You're probably wondering why we're giving examples of the data we want to store, rather than explicitly stating the type as in a migration. There are two major reasons for this, firstly it serves as a descriptive example to future developers about what is being stored in your created fields (because let's face it, no matter how well you name your fields their purpose tends to be forgotten sometimes), and the other reason is that all models using Migrant will get a .mock() method, which will instantiate a filled in model using the example data you've given. This is somewhat similar to factories like Machinist and Factory Girl, but on simpler scale. Also included is a driver for Pickle if you're so inclined (see README).

> rails c
 
ruby-1.9.2-p180 :009 > Train.mock
 => #<Train id: nil, model_name: "British Rail 153 Series", registration_number: "CA12512", maximum_speed:"120", capacity:"420">
ruby-1.9.2-p180 :012 > Train.mock.save
 => true

Validations

It is recommended that you also specify validations in the Migrant DSL, rather than calling 'validates' seperately. This is just a case of not repeating yourself.
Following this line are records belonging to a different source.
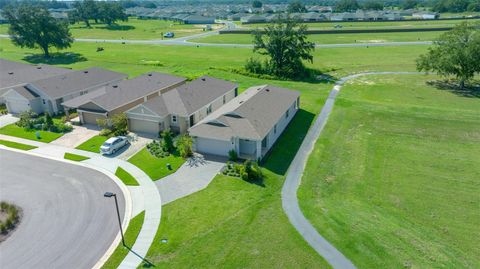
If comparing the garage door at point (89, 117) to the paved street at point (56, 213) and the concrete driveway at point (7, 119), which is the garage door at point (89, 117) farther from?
the concrete driveway at point (7, 119)

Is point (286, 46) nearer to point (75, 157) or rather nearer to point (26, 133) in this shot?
point (75, 157)

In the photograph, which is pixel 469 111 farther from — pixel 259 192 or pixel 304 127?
pixel 259 192

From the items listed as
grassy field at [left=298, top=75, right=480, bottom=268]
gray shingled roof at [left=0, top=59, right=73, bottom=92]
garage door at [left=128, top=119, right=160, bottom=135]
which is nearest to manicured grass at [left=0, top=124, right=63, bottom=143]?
garage door at [left=128, top=119, right=160, bottom=135]

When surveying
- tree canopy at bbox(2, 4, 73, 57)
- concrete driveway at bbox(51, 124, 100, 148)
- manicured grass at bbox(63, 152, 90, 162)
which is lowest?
manicured grass at bbox(63, 152, 90, 162)

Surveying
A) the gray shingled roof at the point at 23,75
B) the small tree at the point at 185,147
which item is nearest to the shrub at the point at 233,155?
the small tree at the point at 185,147

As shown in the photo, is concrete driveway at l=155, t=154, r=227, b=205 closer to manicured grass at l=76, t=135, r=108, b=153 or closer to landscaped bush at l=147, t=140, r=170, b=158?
landscaped bush at l=147, t=140, r=170, b=158

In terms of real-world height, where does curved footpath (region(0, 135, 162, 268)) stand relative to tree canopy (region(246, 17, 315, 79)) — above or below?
below

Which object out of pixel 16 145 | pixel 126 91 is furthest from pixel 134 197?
pixel 126 91
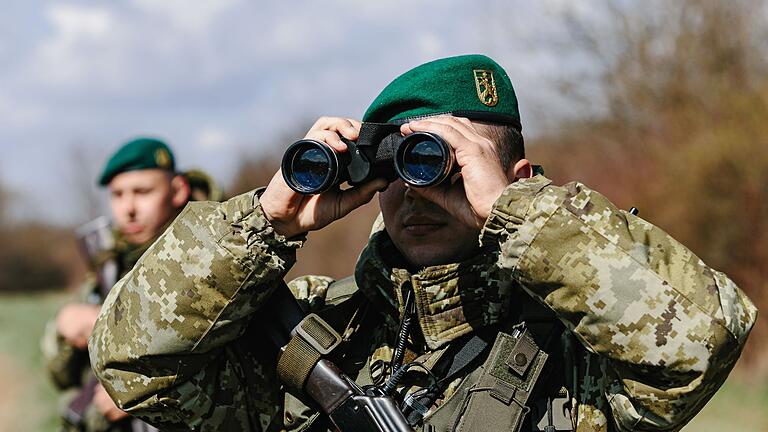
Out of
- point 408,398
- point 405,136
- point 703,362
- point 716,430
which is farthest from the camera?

The options you supply are pretty much sent as is onto ActiveRecord, but here are some different formats just for clarity:

structure do
  model_name           "British Rail 153 Series", :validates => :presence
  registration_number  "CA12512",                 :validates => [{ :format => /^\w+$/ }, :uniqueness]
  maximum_speed        120,                       :validates => { :numericality => { :greater_than => 0 } }
end
 
# Is equivalent to the following validations:
validates :model_name, :presence => true
validates :registration_number, :format =>  /^\w+$/
validates :registration_number, :uniqueness => true
validates :maximum_speed, :numericality => { :greater_than => 0 }

Associations

Let's complete our domain model:

class Route < ActiveRecord::Base
  has_many :scheduled_services
 
  structure do
    origin
    destination # Specifying no type generates a string by default
    timestamps # Behaves exactly like ActiveRecord migrations t.timestamps
  end
end

app/models/scheduled_service.rb:

class ScheduledService < ActiveRecord::Base
  belongs_to :train
  belongs_to :route
 
  no_structure # Alias for structure {}, simply implies this stores no fields of its own
end

PROFIT!

Run db:upgrade again and Migrant will detect and make the necessary changes:

> rake db:upgrade
==  CreateScheduledServices: migrating ========================================
-- create_table(:scheduled_services)
   -> 0.0008s
-- add_index(:scheduled_services, :train_id)
   -> 0.0003s
-- add_index(:scheduled_services, :route_id)
   -> 0.0004s
==  CreateScheduledServices: migrated (0.0016s) ===============================

==  CreateRoutes: migrating ===================================================
-- create_table(:routes)
   -> 0.0008s
==  CreateRoutes: migrated (0.0009s) ==========================================
Migrated. Now, cloning out to the test database.

Indexes

Migrant automatically indexes all variations of foreign keys. This might be considered premature optimization but in the current age of the giant cloud storage, database size is rarely a consideration.

FREEEOWL!

All done. Congratulate yourself on a job well done.